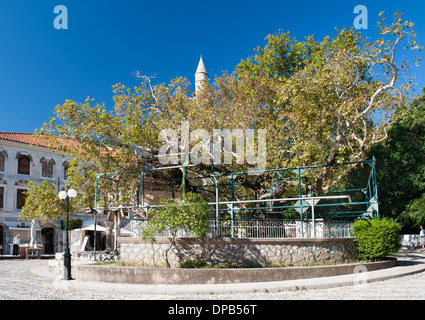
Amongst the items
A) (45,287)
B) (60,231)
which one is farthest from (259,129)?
(60,231)

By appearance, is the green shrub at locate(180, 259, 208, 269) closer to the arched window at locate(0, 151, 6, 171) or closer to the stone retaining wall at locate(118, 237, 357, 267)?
the stone retaining wall at locate(118, 237, 357, 267)

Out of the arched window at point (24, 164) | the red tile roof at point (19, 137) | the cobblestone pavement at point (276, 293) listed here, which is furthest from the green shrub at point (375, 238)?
the arched window at point (24, 164)

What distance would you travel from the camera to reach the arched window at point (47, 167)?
39375mm

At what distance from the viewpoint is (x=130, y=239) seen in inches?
535

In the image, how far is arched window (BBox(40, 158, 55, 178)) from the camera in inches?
1550

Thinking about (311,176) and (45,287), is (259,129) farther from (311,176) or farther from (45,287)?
(45,287)

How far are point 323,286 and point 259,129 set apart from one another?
37.6 ft

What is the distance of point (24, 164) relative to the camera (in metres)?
37.9

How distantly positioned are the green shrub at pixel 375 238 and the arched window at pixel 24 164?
109ft
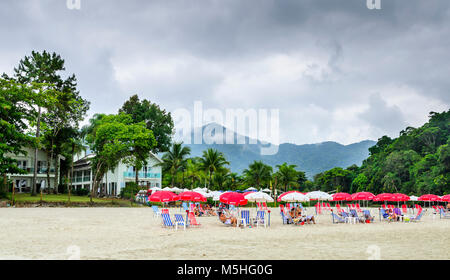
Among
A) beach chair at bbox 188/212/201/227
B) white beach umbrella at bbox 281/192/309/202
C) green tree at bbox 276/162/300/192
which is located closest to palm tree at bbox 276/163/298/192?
green tree at bbox 276/162/300/192

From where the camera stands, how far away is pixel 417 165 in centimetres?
5075

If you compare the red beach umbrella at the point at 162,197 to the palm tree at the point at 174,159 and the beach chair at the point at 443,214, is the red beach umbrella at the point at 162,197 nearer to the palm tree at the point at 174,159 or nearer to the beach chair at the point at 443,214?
the beach chair at the point at 443,214

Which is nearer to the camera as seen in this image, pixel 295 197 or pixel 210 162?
pixel 295 197

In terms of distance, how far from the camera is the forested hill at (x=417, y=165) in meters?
44.7

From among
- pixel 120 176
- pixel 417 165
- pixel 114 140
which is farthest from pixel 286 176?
pixel 114 140

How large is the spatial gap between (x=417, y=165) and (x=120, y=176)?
39.5 m

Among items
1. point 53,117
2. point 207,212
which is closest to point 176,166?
point 53,117

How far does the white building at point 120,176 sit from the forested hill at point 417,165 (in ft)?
108

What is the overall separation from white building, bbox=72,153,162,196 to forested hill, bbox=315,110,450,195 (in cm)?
3285

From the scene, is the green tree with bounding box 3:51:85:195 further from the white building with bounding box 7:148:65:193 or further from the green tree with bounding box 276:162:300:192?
the green tree with bounding box 276:162:300:192

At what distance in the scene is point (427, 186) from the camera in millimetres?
46031

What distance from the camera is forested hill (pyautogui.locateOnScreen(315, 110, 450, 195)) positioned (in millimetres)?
44656

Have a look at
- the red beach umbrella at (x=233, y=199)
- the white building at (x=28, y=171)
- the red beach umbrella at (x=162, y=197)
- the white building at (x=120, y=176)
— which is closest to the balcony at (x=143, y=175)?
the white building at (x=120, y=176)

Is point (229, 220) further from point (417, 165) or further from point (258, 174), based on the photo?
point (417, 165)
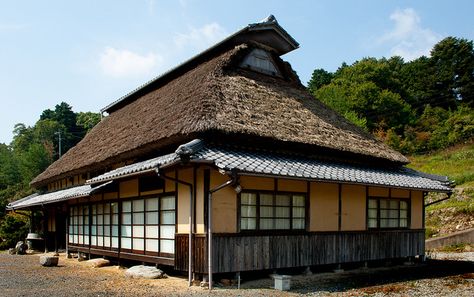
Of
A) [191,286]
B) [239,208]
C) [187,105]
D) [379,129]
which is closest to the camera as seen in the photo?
[191,286]

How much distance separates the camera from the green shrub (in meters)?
22.1

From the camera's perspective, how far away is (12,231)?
22406 mm

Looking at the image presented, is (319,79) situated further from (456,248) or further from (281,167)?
(281,167)

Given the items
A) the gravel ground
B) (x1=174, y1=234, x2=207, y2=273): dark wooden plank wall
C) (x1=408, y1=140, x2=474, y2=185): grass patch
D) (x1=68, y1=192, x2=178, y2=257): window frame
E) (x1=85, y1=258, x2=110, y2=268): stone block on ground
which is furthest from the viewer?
(x1=408, y1=140, x2=474, y2=185): grass patch

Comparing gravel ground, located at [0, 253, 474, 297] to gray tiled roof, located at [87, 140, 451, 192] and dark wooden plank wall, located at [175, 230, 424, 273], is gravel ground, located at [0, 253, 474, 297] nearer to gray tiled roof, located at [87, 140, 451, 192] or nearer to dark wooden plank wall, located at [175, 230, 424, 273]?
dark wooden plank wall, located at [175, 230, 424, 273]

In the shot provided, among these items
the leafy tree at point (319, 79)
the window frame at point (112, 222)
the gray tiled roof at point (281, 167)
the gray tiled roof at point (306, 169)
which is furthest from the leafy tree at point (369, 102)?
the window frame at point (112, 222)

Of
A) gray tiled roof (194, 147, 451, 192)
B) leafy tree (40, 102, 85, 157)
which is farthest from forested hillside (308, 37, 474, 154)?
leafy tree (40, 102, 85, 157)

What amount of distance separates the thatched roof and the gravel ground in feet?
10.9

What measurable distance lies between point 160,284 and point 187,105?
455cm

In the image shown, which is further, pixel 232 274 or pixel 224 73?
pixel 224 73

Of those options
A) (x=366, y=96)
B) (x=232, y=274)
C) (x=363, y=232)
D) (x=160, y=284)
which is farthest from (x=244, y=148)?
(x=366, y=96)

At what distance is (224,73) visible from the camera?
12.7 metres

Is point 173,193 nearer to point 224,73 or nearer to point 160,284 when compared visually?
point 160,284

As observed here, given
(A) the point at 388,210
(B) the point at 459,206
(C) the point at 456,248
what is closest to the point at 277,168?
(A) the point at 388,210
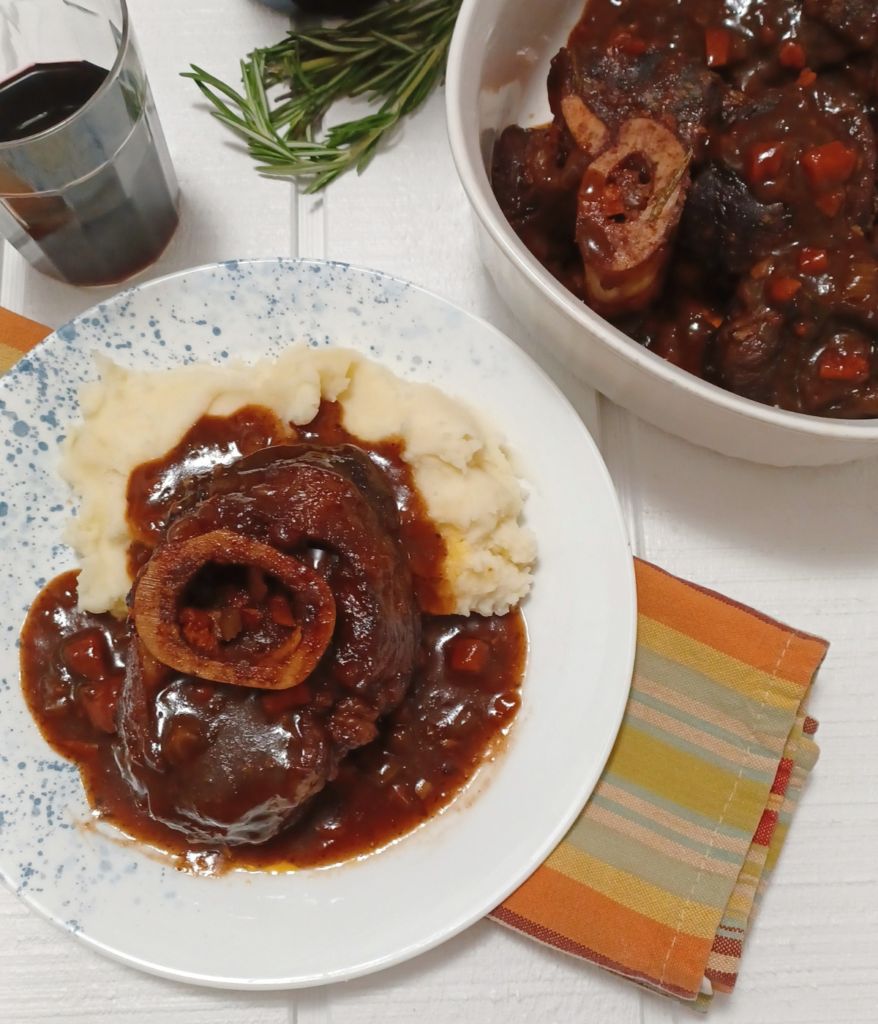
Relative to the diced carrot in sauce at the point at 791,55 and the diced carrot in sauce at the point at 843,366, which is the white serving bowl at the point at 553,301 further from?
the diced carrot in sauce at the point at 791,55

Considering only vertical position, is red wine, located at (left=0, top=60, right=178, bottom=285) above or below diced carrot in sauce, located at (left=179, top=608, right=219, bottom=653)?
above

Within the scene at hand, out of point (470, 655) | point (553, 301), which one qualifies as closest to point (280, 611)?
point (470, 655)

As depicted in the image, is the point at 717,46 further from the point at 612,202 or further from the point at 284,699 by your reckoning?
the point at 284,699

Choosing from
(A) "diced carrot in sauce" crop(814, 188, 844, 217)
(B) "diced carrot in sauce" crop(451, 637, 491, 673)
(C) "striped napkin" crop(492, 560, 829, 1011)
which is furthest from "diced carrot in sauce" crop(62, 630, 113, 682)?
(A) "diced carrot in sauce" crop(814, 188, 844, 217)

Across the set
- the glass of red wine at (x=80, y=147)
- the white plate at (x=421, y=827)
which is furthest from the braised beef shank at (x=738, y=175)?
the glass of red wine at (x=80, y=147)

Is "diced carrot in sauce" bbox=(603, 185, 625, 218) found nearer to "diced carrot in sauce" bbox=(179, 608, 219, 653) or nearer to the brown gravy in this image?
the brown gravy
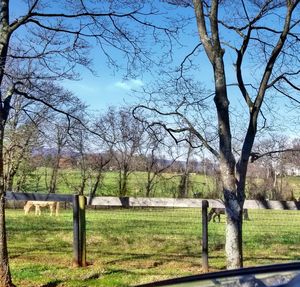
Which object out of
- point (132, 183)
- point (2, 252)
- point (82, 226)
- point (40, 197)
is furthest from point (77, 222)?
point (132, 183)

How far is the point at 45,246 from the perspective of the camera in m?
10.8

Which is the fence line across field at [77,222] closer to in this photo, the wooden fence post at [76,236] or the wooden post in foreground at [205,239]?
the wooden fence post at [76,236]

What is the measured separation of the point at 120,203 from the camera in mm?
9500

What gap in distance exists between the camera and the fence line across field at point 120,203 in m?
8.52

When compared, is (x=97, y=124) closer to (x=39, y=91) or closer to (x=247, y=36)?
(x=39, y=91)

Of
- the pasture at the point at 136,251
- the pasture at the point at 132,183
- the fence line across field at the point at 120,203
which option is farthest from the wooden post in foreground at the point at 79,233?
the pasture at the point at 132,183

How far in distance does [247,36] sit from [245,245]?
5213 millimetres

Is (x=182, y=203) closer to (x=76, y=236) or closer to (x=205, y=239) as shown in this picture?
(x=205, y=239)

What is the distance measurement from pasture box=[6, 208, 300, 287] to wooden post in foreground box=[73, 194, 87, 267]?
0.64 ft

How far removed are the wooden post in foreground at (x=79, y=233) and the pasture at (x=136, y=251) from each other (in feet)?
0.64

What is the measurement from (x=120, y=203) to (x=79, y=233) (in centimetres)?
107

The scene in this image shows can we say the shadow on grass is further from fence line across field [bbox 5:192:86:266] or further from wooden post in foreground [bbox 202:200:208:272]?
wooden post in foreground [bbox 202:200:208:272]

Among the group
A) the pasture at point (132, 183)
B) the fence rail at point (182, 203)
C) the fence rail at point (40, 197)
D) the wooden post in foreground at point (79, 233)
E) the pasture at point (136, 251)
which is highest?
the pasture at point (132, 183)

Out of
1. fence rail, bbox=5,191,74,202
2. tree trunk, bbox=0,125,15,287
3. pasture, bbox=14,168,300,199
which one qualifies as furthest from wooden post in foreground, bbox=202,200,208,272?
pasture, bbox=14,168,300,199
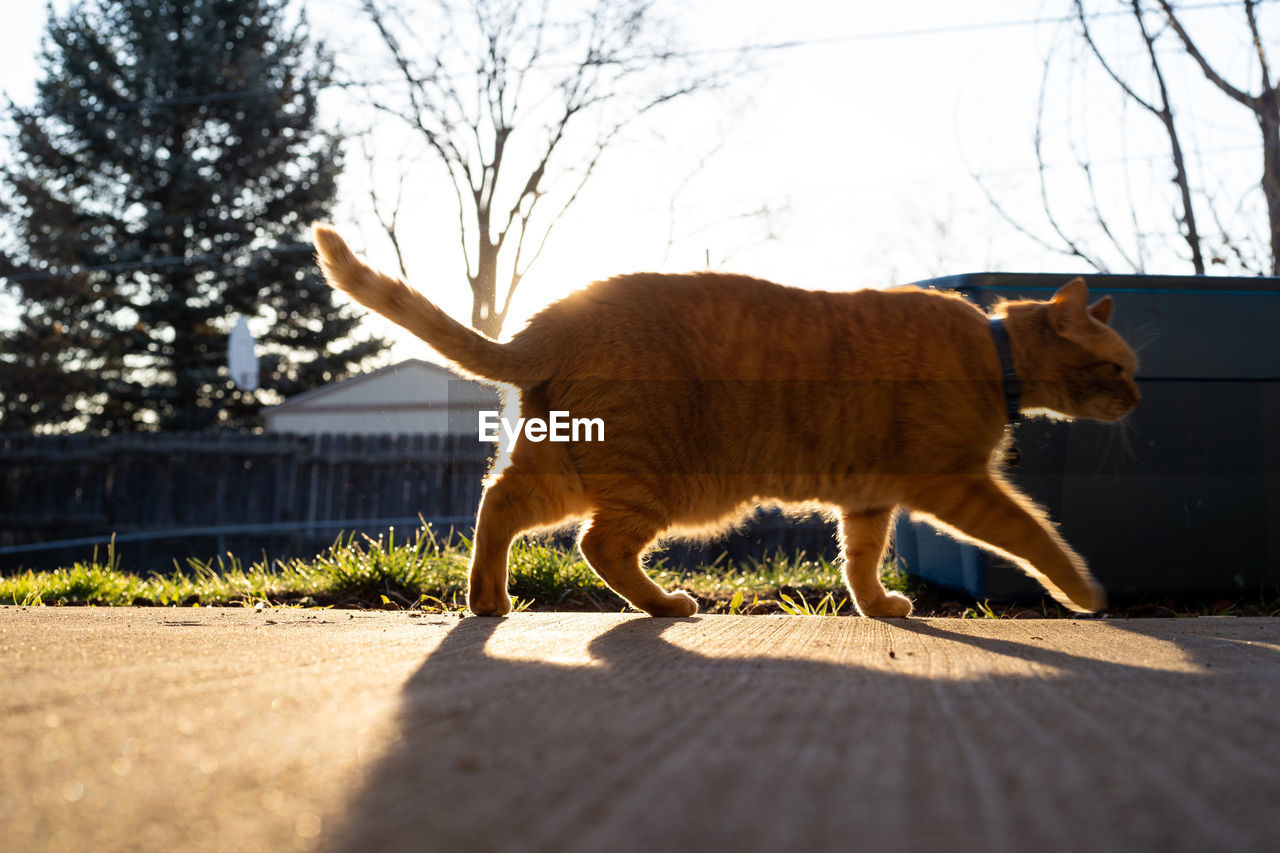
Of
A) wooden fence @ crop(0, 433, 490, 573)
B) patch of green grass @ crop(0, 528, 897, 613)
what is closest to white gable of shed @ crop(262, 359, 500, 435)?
wooden fence @ crop(0, 433, 490, 573)

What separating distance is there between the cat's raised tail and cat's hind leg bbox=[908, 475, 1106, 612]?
3.82 ft

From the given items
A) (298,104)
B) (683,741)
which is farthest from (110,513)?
(683,741)

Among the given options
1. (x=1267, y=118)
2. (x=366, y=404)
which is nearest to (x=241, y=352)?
(x=366, y=404)

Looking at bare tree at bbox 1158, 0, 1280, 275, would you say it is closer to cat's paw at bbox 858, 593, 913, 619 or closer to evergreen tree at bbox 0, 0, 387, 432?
cat's paw at bbox 858, 593, 913, 619

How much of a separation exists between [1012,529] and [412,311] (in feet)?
5.26

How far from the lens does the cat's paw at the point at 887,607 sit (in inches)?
115

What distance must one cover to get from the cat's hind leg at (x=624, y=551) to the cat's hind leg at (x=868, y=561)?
0.74 m

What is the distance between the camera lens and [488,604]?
2.41 meters

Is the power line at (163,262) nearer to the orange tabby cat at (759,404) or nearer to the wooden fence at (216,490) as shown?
the wooden fence at (216,490)

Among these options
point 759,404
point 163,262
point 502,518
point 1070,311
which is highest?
point 163,262

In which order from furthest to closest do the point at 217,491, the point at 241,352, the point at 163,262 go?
the point at 163,262, the point at 241,352, the point at 217,491

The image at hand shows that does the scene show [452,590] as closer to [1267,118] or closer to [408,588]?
[408,588]

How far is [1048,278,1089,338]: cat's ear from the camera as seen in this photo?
9.47 ft

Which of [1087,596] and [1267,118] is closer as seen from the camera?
[1087,596]
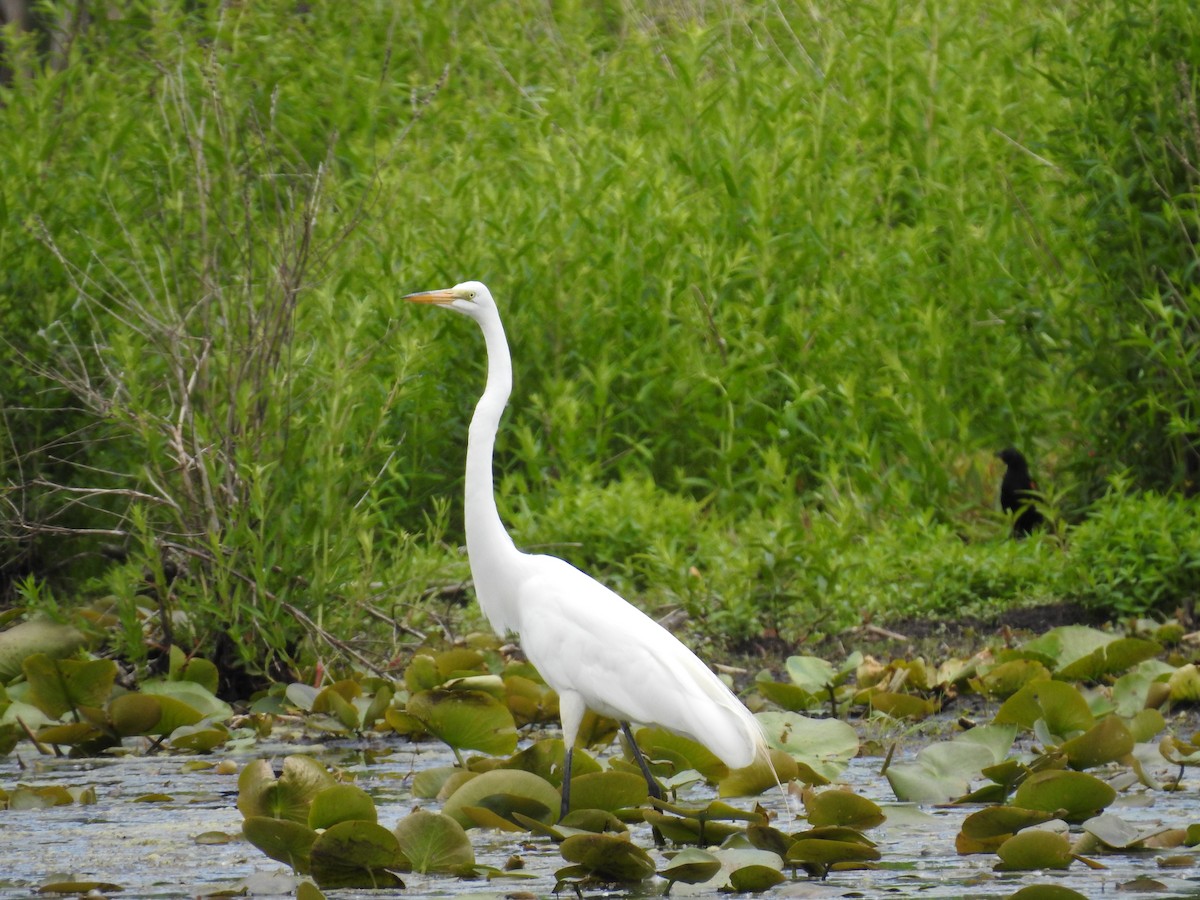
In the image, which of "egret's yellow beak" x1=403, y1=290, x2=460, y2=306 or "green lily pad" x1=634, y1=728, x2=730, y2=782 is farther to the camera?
"egret's yellow beak" x1=403, y1=290, x2=460, y2=306

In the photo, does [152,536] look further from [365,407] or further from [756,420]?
[756,420]

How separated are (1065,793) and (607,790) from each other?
103cm

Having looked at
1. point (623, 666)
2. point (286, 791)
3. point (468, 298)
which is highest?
point (468, 298)

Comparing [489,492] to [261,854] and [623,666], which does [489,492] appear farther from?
[261,854]

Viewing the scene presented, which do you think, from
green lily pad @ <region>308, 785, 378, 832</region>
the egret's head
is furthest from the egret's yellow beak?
green lily pad @ <region>308, 785, 378, 832</region>

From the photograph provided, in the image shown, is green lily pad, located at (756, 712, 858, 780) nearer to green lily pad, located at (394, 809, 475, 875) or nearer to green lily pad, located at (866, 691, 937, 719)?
green lily pad, located at (866, 691, 937, 719)

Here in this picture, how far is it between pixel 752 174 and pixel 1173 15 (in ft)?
7.59

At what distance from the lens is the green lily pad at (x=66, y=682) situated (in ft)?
16.0

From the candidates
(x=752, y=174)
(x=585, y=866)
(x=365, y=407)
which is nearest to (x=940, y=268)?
(x=752, y=174)

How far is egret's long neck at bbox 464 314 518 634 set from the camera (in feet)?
14.8

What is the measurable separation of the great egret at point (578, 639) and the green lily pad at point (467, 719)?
0.20 metres

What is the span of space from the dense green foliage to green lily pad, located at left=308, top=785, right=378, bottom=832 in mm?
1715

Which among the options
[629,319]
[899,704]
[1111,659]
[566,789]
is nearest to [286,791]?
[566,789]

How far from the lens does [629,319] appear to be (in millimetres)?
7914
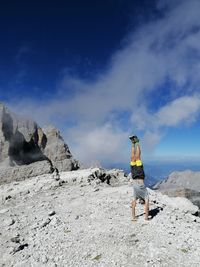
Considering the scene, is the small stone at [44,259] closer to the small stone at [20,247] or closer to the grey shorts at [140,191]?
the small stone at [20,247]

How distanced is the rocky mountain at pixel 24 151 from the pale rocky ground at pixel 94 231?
17.0ft

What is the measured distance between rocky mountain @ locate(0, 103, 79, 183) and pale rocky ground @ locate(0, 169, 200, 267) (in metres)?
5.19

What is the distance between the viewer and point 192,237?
14766 mm

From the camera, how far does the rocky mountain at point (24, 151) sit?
2802 centimetres

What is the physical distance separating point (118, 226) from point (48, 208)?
5.19m

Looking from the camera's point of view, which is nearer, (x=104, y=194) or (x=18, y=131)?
(x=104, y=194)

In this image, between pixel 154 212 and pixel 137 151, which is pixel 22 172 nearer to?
pixel 154 212

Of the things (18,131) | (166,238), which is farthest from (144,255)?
(18,131)

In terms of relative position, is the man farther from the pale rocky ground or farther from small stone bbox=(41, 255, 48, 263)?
small stone bbox=(41, 255, 48, 263)

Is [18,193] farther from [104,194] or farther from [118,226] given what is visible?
[118,226]

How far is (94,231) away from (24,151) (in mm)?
21151

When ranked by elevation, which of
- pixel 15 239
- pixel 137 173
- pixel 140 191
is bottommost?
pixel 15 239

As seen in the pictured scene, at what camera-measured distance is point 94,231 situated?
15.2 m

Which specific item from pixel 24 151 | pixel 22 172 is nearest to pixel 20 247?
pixel 22 172
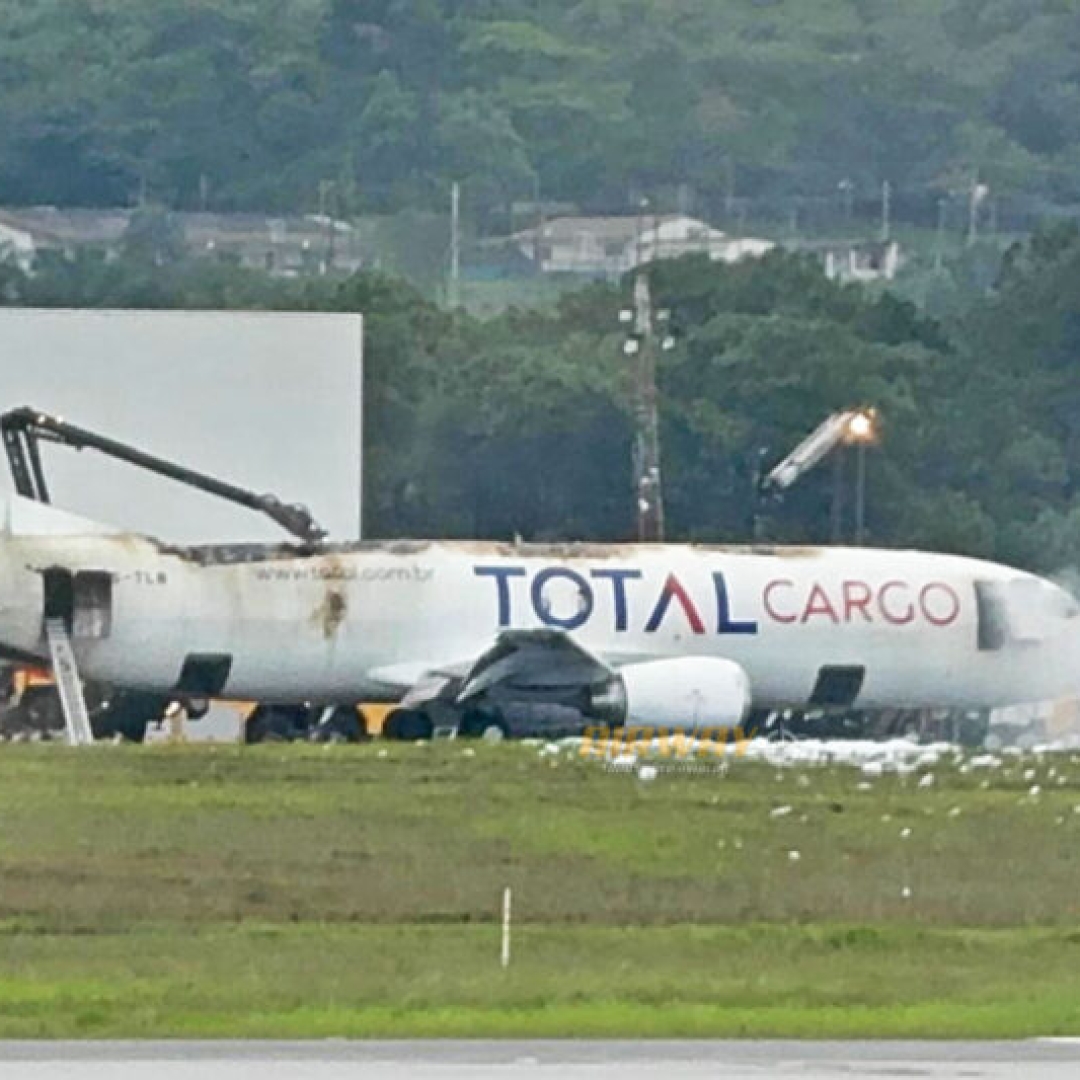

#### TASK REQUIREMENTS
Tally the lines of the listing above that contain the string "hand". Give only the number.

#### RESULT OF THE EXERCISE
2